In spite of all of my confidence, I lost the match! Mike used his experience against me by anticipating my moves and responding with the appropriate counter. It appeared that he knew what I was going to do before I did. This experience taught me that anticipation and preparation can give you a competitive advantage over superior talent. The best way to achieve this advantage is to become "high maintenance". 

Becoming "high maintenance" means that you are focused on the maintenance activities that will keep you in a position of anticipation and preparation. A maintenance activity is easy to ignore because it's a priority, but it's NOT pressing. There is no deadline for completion and you don't experience an immediate negative consequence for ignoring it. This lulls you into thinking that everything is fine. The long-term consequence of neglecting maintenance is that you end up in the "mandatory zone". In this undesirable place, the activity is now a priority AND it's pressing. How do you know if you are high maintenance, or in the mandatory zone? The following scenarios will help you decide. 

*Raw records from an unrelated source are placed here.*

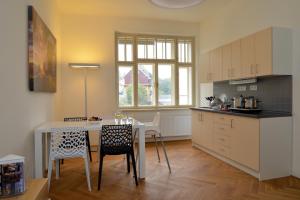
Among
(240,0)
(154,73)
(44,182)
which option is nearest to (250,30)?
(240,0)

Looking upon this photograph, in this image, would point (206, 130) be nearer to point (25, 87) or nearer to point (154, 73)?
point (154, 73)

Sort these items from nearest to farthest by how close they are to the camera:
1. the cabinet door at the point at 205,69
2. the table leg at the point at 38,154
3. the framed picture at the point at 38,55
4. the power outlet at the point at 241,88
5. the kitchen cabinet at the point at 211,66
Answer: the framed picture at the point at 38,55, the table leg at the point at 38,154, the power outlet at the point at 241,88, the kitchen cabinet at the point at 211,66, the cabinet door at the point at 205,69

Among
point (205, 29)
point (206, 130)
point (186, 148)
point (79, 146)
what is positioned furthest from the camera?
point (205, 29)

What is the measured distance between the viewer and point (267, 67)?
3.19 m

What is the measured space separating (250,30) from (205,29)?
5.59 ft

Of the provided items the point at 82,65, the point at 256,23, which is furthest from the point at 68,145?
the point at 256,23

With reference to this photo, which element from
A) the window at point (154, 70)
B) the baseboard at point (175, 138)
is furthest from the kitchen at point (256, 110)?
the window at point (154, 70)

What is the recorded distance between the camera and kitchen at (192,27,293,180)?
3092mm

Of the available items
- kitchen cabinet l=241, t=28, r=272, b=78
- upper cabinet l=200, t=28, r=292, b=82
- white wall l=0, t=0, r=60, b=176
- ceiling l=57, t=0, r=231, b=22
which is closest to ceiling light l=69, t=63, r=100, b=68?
ceiling l=57, t=0, r=231, b=22

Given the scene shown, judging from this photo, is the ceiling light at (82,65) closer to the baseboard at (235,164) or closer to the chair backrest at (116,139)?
the chair backrest at (116,139)

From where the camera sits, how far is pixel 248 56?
359 cm

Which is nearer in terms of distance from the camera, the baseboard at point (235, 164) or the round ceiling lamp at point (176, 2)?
the baseboard at point (235, 164)

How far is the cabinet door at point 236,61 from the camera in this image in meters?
3.82

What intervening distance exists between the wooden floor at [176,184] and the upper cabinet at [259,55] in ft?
5.13
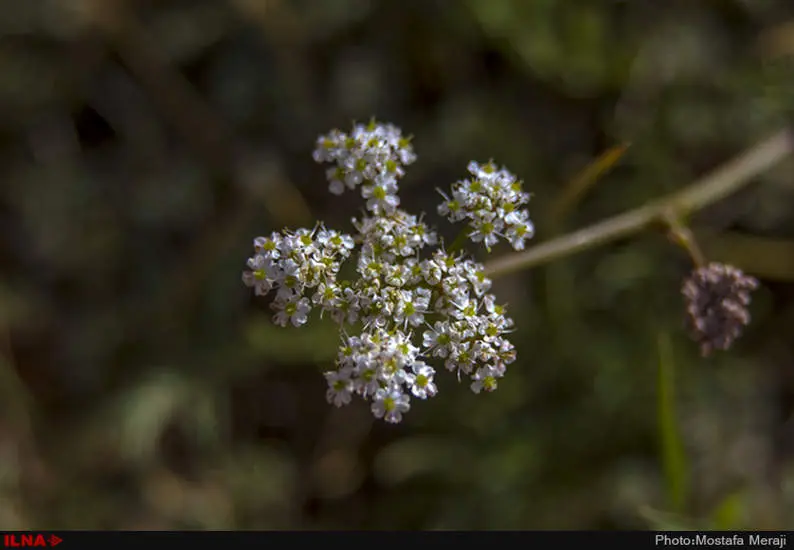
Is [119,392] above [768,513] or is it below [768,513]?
above

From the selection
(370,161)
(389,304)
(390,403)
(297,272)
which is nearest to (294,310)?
(297,272)

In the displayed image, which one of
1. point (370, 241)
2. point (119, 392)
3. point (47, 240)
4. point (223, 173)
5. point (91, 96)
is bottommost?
point (370, 241)

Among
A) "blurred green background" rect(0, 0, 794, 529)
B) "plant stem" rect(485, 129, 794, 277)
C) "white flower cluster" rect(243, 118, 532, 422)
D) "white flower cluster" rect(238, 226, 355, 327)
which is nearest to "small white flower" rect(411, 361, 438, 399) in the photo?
"white flower cluster" rect(243, 118, 532, 422)

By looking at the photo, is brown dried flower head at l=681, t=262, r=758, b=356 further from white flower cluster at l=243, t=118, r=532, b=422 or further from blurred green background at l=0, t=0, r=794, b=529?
blurred green background at l=0, t=0, r=794, b=529

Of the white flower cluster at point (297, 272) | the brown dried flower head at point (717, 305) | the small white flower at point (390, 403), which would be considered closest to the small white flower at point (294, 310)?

  • Changing your oil at the recommended intervals is high maintenance. Once you have a blown engine, you are in the mandatory zone

  • Exercising three times a week makes you high maintenance. Getting the high blood pressure report from the doctor puts you in the mandatory zone.

  • Scheduling regular date nights with your spouse is high maintenance. Having your spouse move out puts you in the mandatory zone.

When you are in the mandatory zone you lose precious time that you never get back. The time that you would normally focus on your goal is now spent on damage control.

Take the time today to reflect on your TO DO list. If the majority of your tasks are maintenance activities, you will be like Mike and have a competitive edge.